--- START OF INFORMATION PROVIDED ---

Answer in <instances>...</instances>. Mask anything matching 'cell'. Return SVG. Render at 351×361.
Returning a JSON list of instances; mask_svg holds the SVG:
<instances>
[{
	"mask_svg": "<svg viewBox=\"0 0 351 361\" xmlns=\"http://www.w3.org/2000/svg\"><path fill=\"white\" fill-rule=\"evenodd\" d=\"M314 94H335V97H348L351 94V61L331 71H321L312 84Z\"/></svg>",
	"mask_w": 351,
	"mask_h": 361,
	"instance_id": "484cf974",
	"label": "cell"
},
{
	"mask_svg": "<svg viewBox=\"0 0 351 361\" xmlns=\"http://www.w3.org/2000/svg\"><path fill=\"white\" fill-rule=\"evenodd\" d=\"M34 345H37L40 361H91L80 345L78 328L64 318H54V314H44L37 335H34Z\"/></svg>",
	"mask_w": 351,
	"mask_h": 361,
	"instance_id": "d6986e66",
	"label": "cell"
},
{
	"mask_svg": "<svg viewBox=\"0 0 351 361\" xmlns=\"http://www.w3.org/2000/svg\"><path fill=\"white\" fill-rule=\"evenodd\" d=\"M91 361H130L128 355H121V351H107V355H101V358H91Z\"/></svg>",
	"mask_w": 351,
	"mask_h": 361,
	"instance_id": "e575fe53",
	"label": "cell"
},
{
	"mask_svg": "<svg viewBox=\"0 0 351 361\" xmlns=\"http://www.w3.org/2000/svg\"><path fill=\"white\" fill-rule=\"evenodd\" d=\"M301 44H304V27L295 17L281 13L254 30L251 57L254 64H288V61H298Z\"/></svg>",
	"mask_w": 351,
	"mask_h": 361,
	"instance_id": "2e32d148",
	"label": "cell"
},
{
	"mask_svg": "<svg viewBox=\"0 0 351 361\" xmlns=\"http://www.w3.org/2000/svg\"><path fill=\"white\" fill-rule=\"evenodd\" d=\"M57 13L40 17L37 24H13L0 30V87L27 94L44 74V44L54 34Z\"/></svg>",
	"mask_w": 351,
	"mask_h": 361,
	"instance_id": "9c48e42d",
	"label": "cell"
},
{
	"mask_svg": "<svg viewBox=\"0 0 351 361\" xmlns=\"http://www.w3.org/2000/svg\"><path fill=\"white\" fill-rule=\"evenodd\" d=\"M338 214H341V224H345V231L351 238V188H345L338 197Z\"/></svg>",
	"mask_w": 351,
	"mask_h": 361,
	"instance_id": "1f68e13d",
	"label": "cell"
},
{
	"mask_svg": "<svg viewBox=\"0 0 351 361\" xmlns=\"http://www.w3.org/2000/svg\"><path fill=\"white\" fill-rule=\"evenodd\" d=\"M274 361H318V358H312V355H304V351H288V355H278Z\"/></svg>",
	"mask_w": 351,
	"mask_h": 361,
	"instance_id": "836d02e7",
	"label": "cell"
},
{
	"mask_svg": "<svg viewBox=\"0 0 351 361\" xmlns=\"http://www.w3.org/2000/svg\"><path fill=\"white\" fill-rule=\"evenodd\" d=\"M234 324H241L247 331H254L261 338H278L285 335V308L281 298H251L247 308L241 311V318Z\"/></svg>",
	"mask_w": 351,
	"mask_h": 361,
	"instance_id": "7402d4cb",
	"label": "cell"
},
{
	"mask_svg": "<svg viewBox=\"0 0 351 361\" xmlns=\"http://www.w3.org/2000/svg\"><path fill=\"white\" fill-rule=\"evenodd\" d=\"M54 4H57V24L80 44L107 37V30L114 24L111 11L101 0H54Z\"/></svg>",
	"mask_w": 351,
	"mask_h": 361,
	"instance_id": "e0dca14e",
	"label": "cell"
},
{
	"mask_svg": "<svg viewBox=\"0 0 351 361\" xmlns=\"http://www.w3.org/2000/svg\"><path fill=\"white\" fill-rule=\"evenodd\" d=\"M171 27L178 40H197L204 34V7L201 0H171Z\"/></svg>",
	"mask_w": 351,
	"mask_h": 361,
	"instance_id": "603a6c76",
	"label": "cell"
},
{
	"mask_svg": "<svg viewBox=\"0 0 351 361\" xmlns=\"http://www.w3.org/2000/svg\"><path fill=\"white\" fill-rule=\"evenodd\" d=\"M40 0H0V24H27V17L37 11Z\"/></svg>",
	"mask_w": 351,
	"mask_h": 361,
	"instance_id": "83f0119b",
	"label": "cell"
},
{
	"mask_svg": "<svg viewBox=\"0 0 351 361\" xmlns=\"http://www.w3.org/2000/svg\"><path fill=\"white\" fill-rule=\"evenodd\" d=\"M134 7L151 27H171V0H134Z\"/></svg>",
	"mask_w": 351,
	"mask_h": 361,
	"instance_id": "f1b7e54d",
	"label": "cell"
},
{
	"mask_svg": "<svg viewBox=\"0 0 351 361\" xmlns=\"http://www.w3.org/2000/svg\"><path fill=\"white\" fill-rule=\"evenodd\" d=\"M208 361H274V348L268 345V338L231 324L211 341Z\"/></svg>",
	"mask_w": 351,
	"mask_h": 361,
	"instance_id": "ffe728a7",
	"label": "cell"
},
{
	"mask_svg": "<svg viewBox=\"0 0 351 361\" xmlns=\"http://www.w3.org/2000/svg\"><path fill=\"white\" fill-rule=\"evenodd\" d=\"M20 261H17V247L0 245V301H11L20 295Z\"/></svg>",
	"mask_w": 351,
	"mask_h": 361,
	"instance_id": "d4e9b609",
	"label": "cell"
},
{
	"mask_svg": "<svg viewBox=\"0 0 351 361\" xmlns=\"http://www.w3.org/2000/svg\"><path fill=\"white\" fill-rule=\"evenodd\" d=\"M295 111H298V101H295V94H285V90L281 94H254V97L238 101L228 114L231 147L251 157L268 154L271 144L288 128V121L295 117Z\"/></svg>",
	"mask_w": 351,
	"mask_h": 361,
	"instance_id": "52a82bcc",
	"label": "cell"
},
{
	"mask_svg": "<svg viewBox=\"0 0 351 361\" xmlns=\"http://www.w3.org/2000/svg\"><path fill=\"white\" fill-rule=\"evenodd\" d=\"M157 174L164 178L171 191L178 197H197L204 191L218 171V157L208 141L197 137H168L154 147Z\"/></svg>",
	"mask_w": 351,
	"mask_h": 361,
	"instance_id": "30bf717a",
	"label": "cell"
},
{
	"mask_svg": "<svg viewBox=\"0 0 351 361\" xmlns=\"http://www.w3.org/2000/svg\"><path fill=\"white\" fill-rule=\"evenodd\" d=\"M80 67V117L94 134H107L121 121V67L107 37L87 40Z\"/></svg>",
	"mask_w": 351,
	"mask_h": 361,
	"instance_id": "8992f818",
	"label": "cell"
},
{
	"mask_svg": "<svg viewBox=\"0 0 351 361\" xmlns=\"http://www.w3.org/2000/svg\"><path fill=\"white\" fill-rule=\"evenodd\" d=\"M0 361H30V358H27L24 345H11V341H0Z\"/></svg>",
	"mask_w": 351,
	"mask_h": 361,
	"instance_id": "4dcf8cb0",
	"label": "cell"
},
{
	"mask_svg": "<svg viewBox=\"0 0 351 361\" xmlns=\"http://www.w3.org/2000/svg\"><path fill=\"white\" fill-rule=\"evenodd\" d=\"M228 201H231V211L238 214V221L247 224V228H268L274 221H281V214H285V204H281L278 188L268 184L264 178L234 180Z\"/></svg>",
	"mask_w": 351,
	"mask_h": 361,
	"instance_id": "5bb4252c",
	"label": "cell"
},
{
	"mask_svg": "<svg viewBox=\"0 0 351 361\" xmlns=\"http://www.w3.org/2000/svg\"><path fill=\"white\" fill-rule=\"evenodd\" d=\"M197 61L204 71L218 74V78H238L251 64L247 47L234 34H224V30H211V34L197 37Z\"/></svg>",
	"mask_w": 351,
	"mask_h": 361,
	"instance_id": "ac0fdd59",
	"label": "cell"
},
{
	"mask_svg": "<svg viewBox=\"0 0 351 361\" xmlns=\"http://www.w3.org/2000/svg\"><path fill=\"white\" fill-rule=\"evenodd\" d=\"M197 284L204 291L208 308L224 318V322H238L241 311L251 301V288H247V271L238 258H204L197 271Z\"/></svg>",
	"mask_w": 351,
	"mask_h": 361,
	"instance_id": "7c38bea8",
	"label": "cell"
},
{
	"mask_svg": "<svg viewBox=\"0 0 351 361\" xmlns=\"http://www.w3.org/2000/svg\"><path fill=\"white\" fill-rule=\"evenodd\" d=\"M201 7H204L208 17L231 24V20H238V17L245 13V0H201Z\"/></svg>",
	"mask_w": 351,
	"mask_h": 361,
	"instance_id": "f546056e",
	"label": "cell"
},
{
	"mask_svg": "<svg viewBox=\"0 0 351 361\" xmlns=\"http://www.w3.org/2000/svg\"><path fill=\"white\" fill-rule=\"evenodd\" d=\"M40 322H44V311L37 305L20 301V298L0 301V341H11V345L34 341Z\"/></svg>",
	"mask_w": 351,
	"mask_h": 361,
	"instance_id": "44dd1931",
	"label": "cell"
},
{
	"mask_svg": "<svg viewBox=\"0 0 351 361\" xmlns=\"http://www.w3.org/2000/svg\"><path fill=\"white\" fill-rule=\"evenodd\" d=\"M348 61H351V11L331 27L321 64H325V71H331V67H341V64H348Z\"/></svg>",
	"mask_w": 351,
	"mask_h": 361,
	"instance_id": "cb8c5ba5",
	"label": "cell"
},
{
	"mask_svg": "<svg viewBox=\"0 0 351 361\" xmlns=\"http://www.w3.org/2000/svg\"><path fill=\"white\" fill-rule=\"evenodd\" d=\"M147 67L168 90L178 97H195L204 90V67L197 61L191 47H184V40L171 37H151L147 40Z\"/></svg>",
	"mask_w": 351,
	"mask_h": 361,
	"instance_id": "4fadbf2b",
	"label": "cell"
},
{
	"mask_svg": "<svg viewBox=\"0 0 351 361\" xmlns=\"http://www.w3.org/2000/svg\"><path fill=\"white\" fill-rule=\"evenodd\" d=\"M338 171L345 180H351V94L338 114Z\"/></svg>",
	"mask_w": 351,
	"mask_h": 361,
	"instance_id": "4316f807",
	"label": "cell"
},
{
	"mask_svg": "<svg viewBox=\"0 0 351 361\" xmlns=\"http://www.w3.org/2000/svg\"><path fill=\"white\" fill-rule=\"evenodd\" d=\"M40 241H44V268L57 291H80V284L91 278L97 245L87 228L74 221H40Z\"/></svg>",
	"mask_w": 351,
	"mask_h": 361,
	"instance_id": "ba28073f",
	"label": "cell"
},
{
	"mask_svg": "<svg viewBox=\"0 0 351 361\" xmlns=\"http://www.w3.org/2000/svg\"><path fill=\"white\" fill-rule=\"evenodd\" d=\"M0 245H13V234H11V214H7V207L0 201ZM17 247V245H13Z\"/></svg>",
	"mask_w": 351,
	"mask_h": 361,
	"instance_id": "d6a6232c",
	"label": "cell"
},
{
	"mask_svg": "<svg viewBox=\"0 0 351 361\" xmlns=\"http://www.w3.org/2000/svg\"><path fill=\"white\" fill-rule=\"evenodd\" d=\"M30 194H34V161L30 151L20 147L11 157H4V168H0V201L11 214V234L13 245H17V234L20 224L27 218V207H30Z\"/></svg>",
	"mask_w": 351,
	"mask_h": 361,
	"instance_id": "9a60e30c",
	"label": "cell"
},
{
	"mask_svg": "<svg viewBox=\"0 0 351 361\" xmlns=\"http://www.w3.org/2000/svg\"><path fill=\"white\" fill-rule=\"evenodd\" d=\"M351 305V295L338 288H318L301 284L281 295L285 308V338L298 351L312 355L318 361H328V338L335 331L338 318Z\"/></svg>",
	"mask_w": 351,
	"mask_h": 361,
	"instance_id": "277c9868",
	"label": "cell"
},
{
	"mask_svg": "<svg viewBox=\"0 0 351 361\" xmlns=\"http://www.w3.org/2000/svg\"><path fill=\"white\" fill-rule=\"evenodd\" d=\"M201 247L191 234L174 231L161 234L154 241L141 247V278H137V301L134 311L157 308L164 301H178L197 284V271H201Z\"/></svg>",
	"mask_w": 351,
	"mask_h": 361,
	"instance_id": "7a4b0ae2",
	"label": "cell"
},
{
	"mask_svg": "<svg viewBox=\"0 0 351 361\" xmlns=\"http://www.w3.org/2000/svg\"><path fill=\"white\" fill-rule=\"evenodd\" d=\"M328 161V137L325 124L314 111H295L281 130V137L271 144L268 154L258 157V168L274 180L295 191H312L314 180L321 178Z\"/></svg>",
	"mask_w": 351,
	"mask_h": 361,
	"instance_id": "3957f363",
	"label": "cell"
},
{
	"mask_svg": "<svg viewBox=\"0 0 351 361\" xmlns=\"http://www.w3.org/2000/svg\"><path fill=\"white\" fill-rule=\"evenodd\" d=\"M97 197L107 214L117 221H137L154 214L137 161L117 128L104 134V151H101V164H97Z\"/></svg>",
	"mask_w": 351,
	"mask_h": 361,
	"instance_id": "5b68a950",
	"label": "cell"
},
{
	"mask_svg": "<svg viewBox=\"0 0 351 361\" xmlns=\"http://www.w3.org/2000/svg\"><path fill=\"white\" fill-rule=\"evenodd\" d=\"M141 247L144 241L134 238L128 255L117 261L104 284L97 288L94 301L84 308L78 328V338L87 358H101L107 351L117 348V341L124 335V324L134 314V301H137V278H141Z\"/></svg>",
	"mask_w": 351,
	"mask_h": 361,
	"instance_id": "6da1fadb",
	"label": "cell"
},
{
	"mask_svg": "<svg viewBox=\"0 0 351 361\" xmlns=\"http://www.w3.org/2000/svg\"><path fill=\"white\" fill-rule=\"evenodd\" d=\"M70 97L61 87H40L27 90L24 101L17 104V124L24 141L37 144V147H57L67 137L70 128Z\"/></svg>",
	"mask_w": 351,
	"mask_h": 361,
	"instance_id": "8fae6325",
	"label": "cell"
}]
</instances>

--- END OF INFORMATION PROVIDED ---

*REQUEST*. Please list every line of the material that contains the word "instances", treating uppercase and lowercase as different.

*CORRECT ANSWER*.
Answer in <instances>...</instances>. Mask anything matching 'cell'. Return SVG. Render at 351×361.
Returning a JSON list of instances; mask_svg holds the SVG:
<instances>
</instances>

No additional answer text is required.